The mascot of this American start-up – a little penguin – is incongruous in the tropics. But the point is that its appearance – first in Senegal in the summer of 2020, then in Côte d’Ivoire this year – froze the competition. The young shoot breaks the prices. On average, the commission rate of telecom operators on “mobile money” transactions is around 3% and can rise to 10% on withdrawals of small amounts. By practicing total free withdrawals and a single rate of 1% on transfers, Wave roughly divides these prices by three.
A violent attack
This is not the first time that an actor has tried to disrupt the “mobile money” market. But after raising $ 200 million in September from several funds, including Partech and Sequoia Heritage, the risk posed by the New York start-up has become more than credible.
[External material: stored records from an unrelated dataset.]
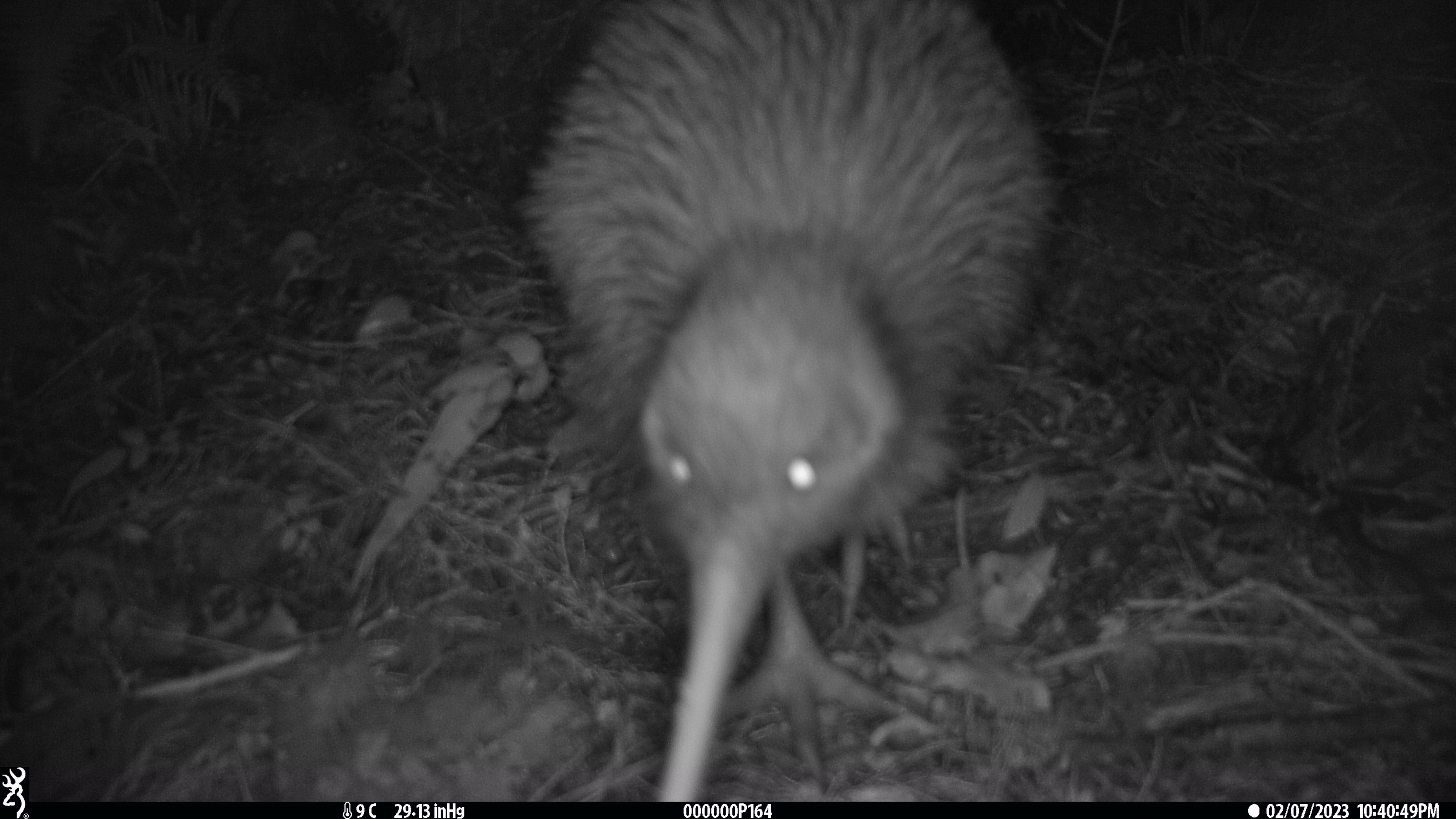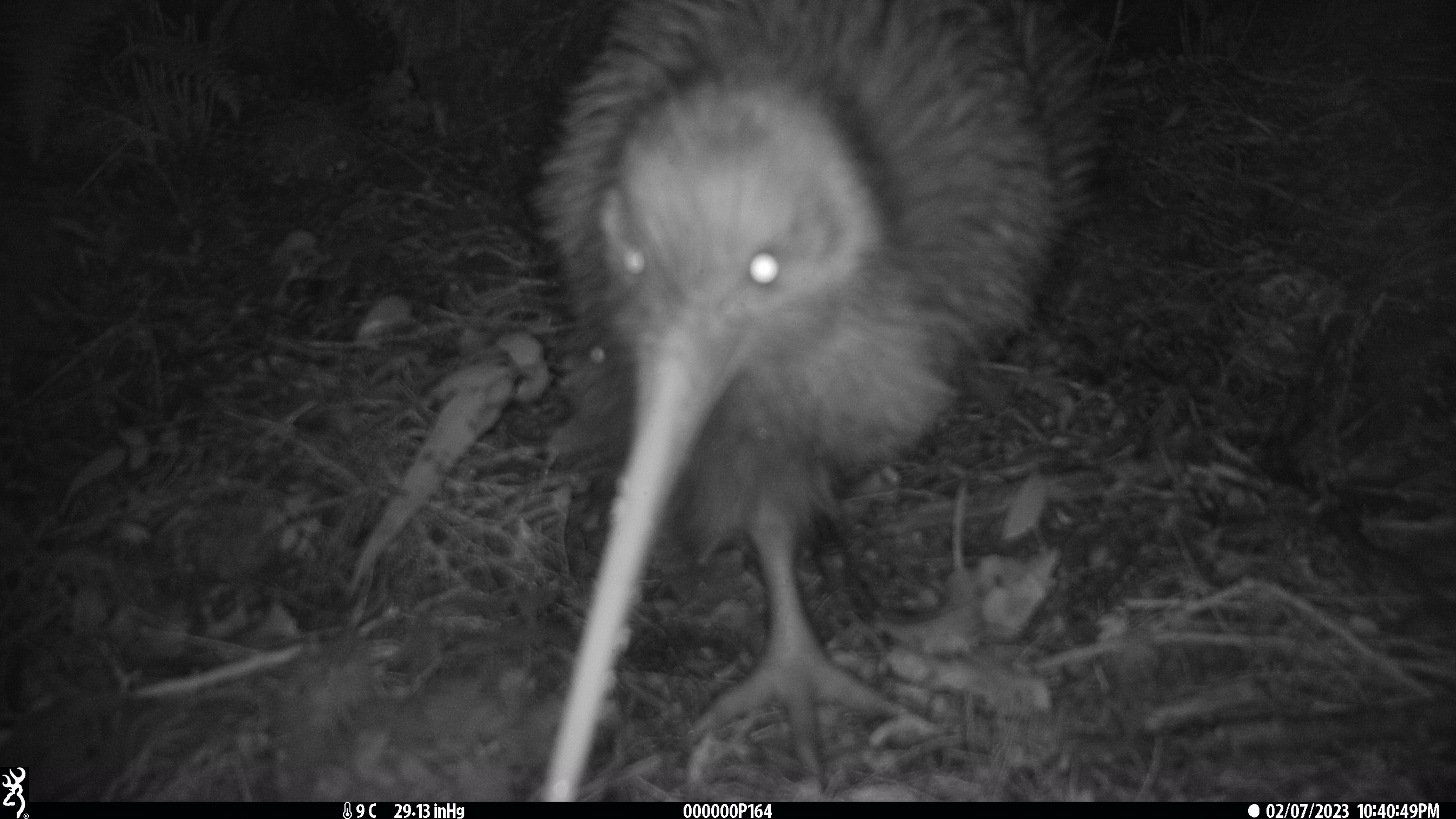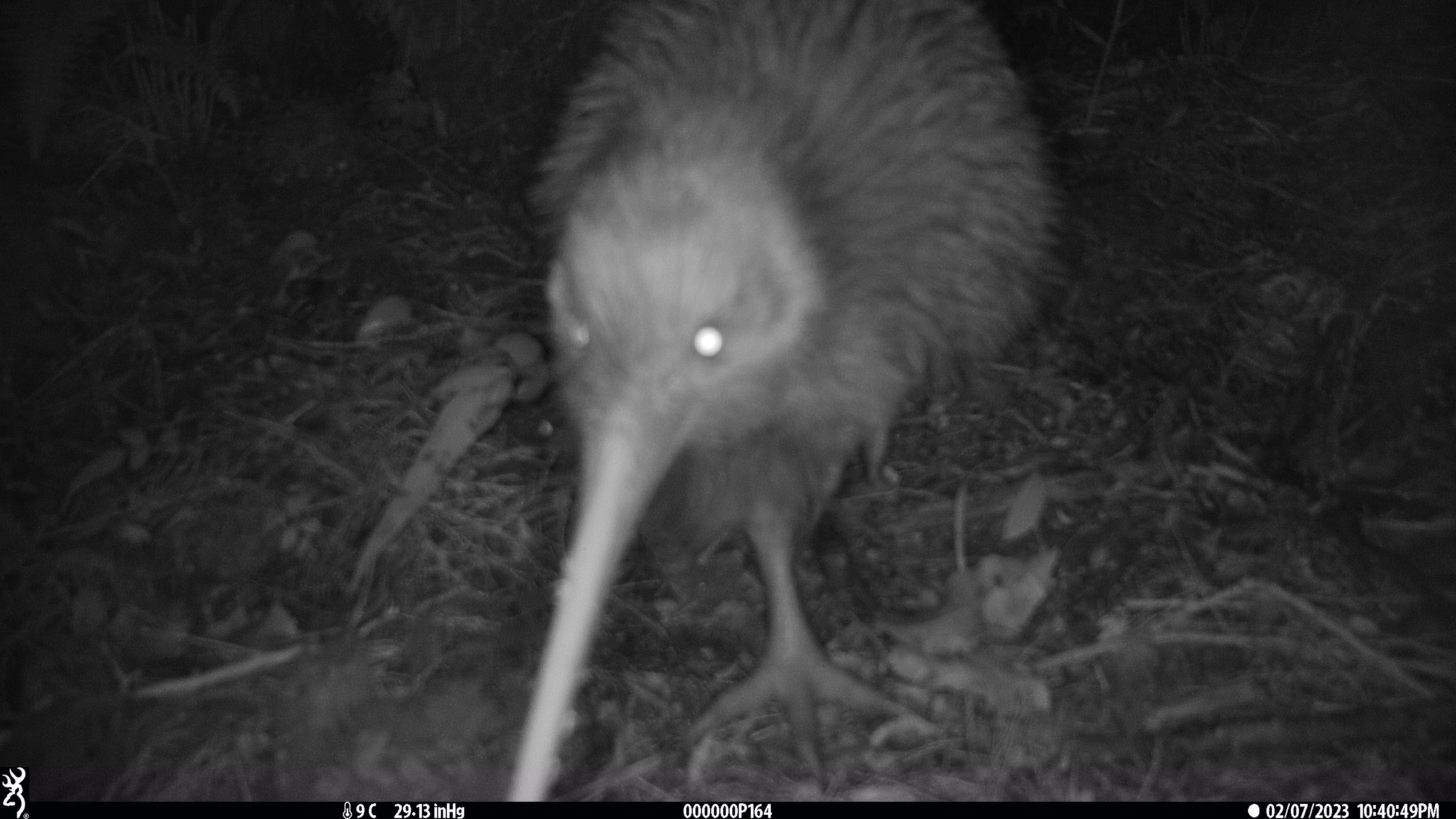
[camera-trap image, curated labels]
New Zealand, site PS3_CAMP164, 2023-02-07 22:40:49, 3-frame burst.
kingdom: Animalia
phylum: Chordata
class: Aves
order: Apterygiformes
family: Apterygidae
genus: Apteryx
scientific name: Apteryx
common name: kiwi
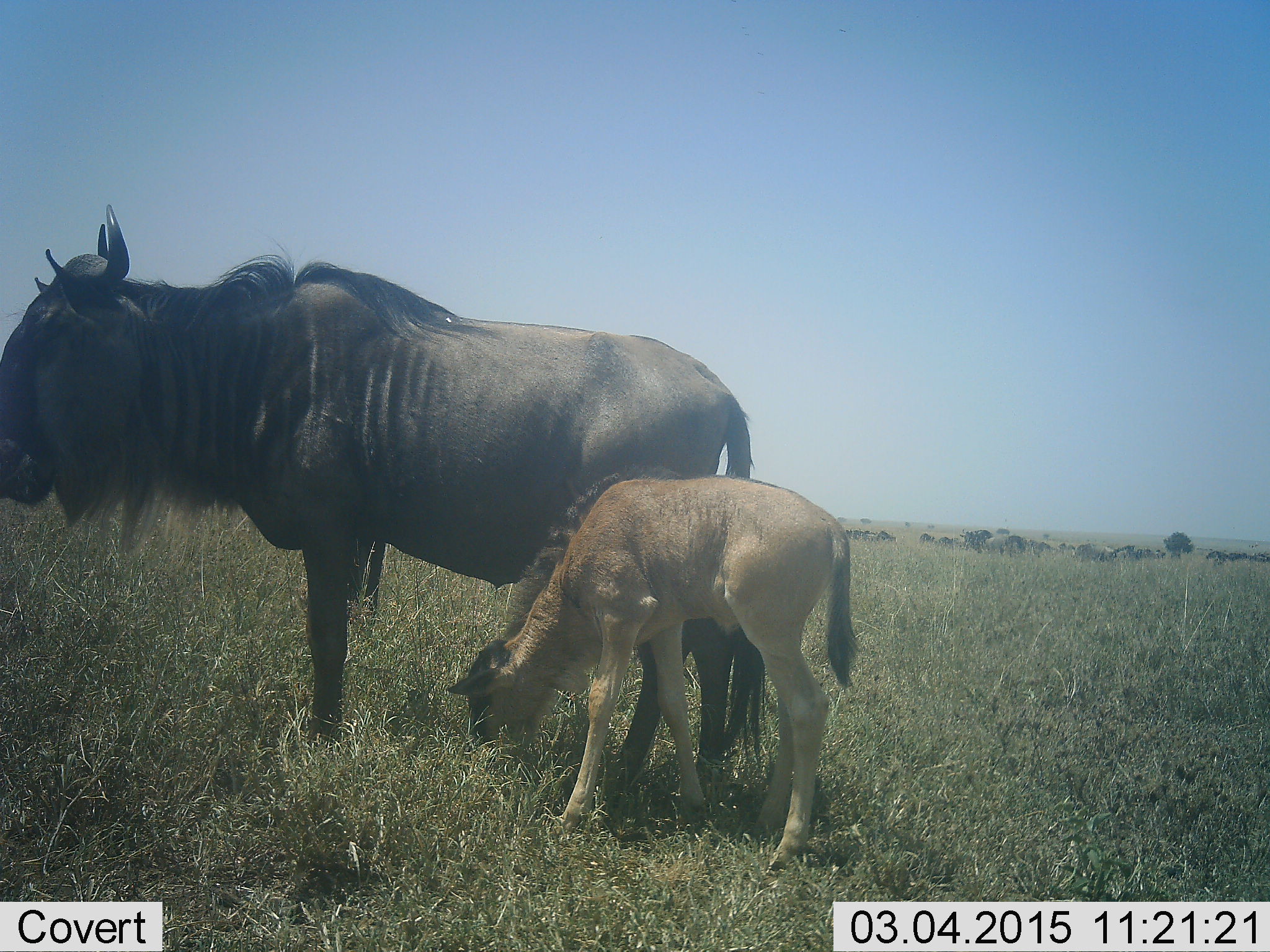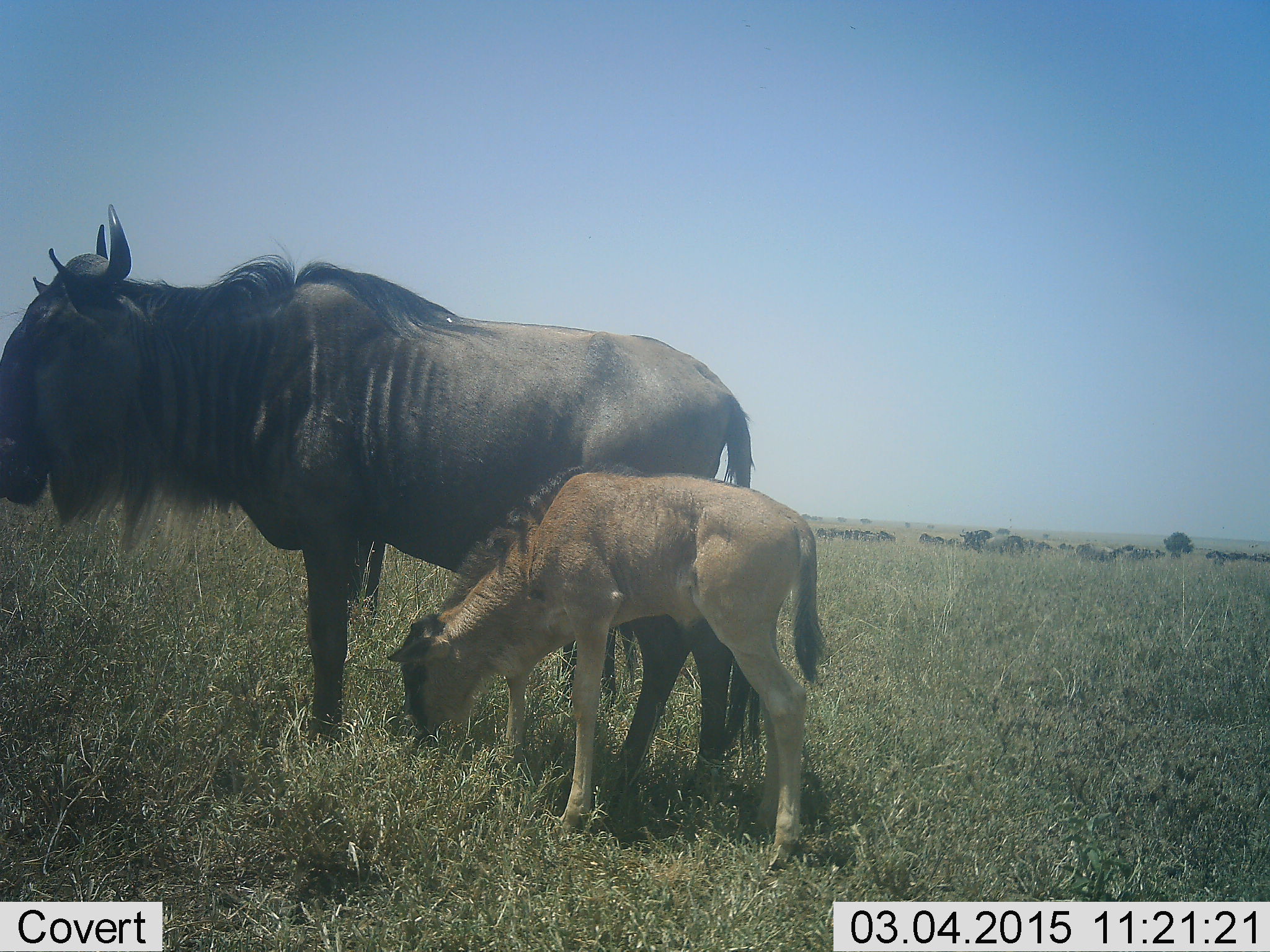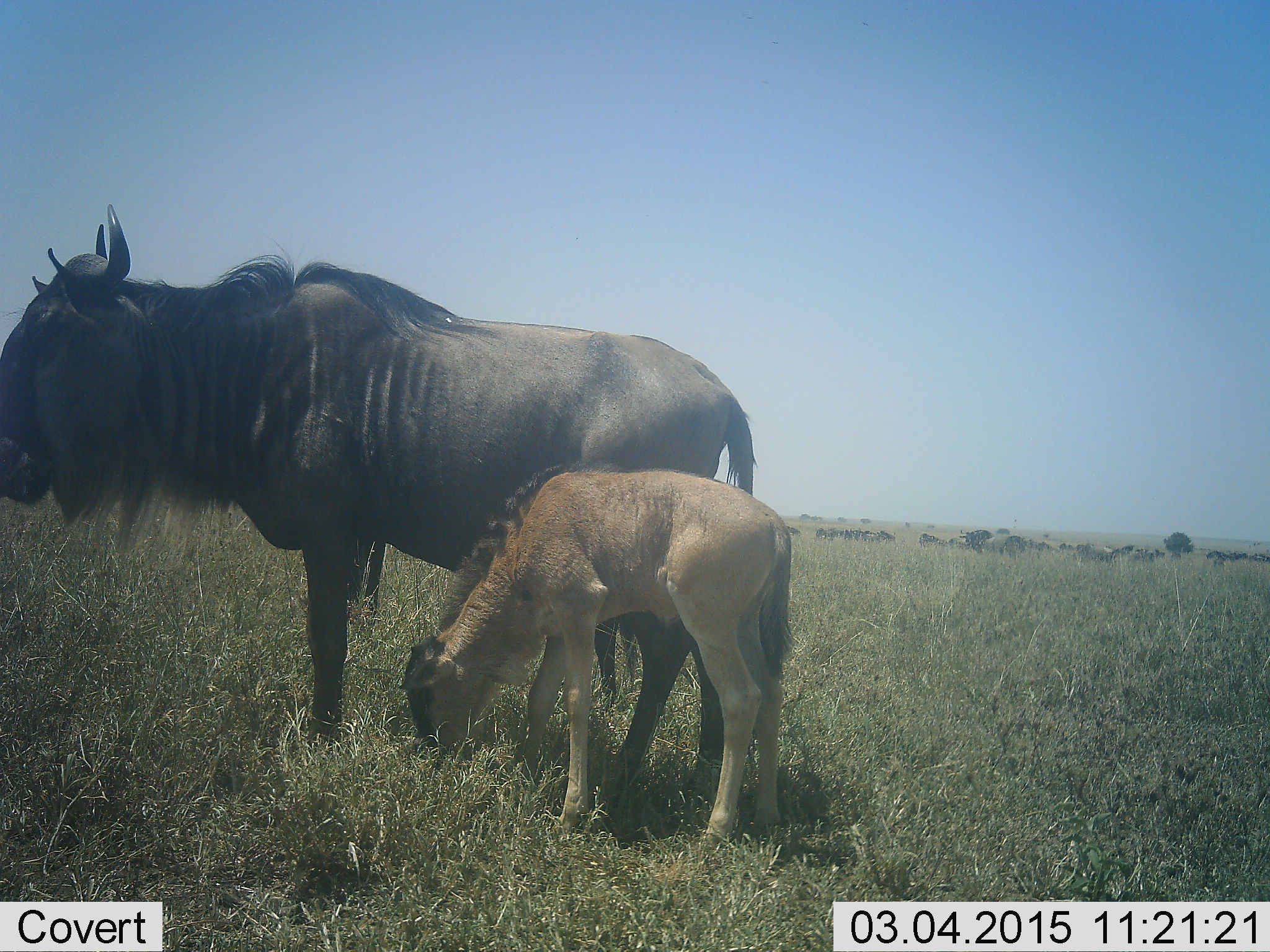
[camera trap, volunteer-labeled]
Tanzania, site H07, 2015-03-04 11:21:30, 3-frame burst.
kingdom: Animalia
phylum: Chordata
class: Mammalia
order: Artiodactyla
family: Bovidae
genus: Connochaetes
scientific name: Connochaetes taurinus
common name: blue wildebeest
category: wildebeest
Wildebeest (blue wildebeest) (Connochaetes taurinus), count 2. Behavior (volunteer vote fractions): standing 90%, resting 10%, moving 10%, interacting 0%. Young present (vote fraction): 90%. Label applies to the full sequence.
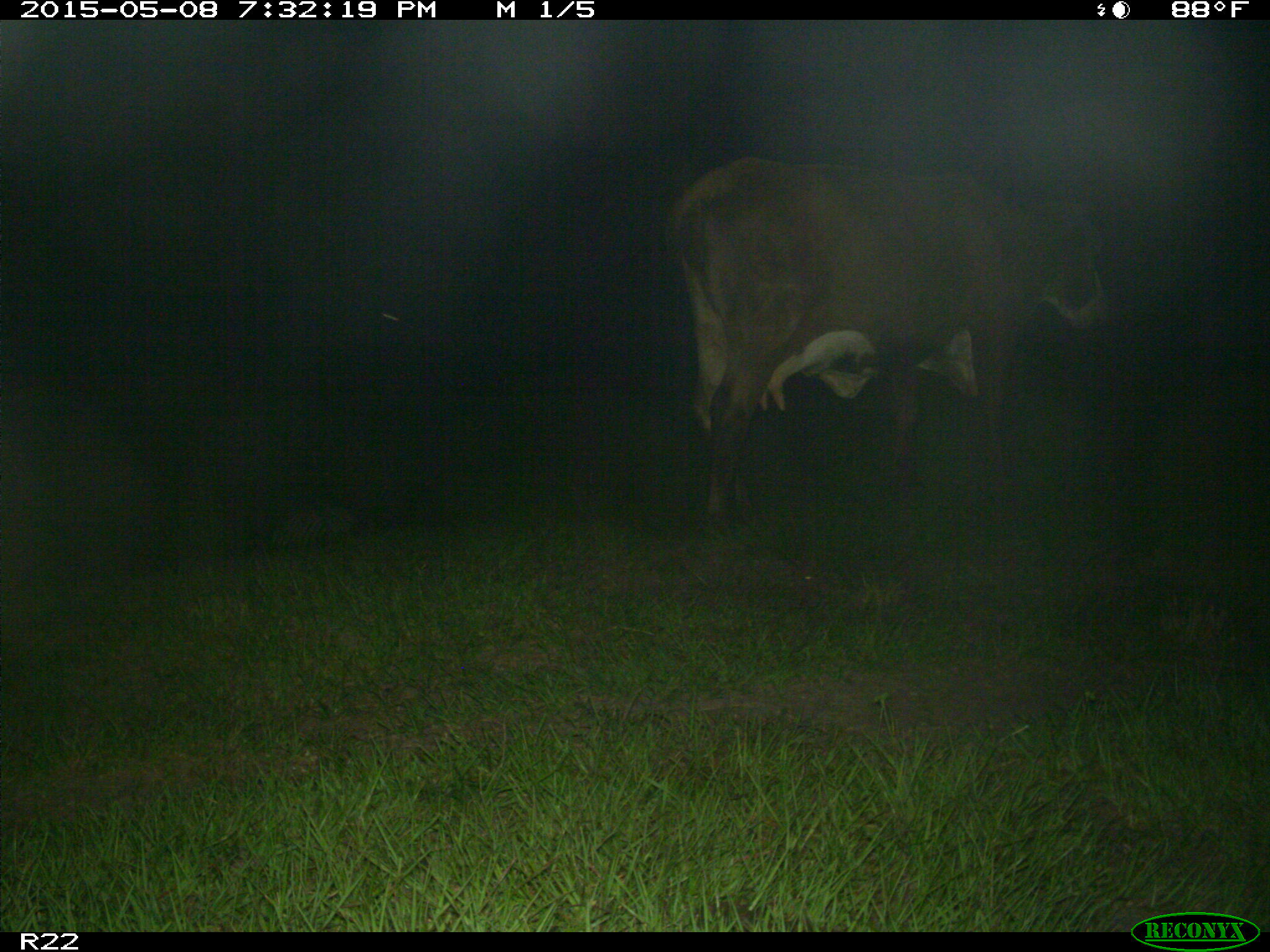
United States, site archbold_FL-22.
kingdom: Animalia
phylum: Chordata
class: Mammalia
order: Artiodactyla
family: Bovidae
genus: Bos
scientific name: Bos taurus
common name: domestic cow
“Their model makes free what made 80% of our income, it is necessarily violent,” admitted Alioune Ndiaye, the boss of Orange Africa, in response to a question asked by the employees of the group. “Our response must be swift and effective. We have to change our economic model. We no longer have a choice. The model that charges the customer for withdrawing their money cannot live long. We have to adapt our prices accordingly. Orange has already aligned itself with Wave in Senegal, it has just decided to do so in Ivory Coast.
One billion in 2025
For Orange, it’s an earthquake. The group’s mobile payment solution, born in 2008 on the model of the Kenyan M-Pesa, has become a pillar of the operator’s African activities. Last year, Orange Money generated more than 500 million euros in turnover – nearly 10% of income in the region – with a profitability similar to that of the telecoms activities. In sub-Saharan Africa, where banking rates remain low, the enthusiasm for these dematerialized payment solutions accessible to any holder of a mobile phone is not waning. To the point that Orange intended to double the income it derives from it by 2025.
“The objective of reaching 1 billion euros in turnover with mobile financial services in 2025 is not in question,” assures Stéphane Richard, the group’s CEO. Until now the dynamic has been continuous, with 25 to 50% growth per year. It will be more complicated with the arrival of new players like Wave, but we have resources. And we launched Orange Bank in Africa, which will be a relay to our mobile finance activity. “
The tricolor group mainly relies on the collapse of prices caused by Wave to convince more Africans to switch to mobile payment. Currently, the group claims 50 million Orange Money customers, against more than 130 million for its mobile telephone services. At the management of Orange Africa, we are therefore reassured: the increase in transaction volumes could more than offset the decrease in rates.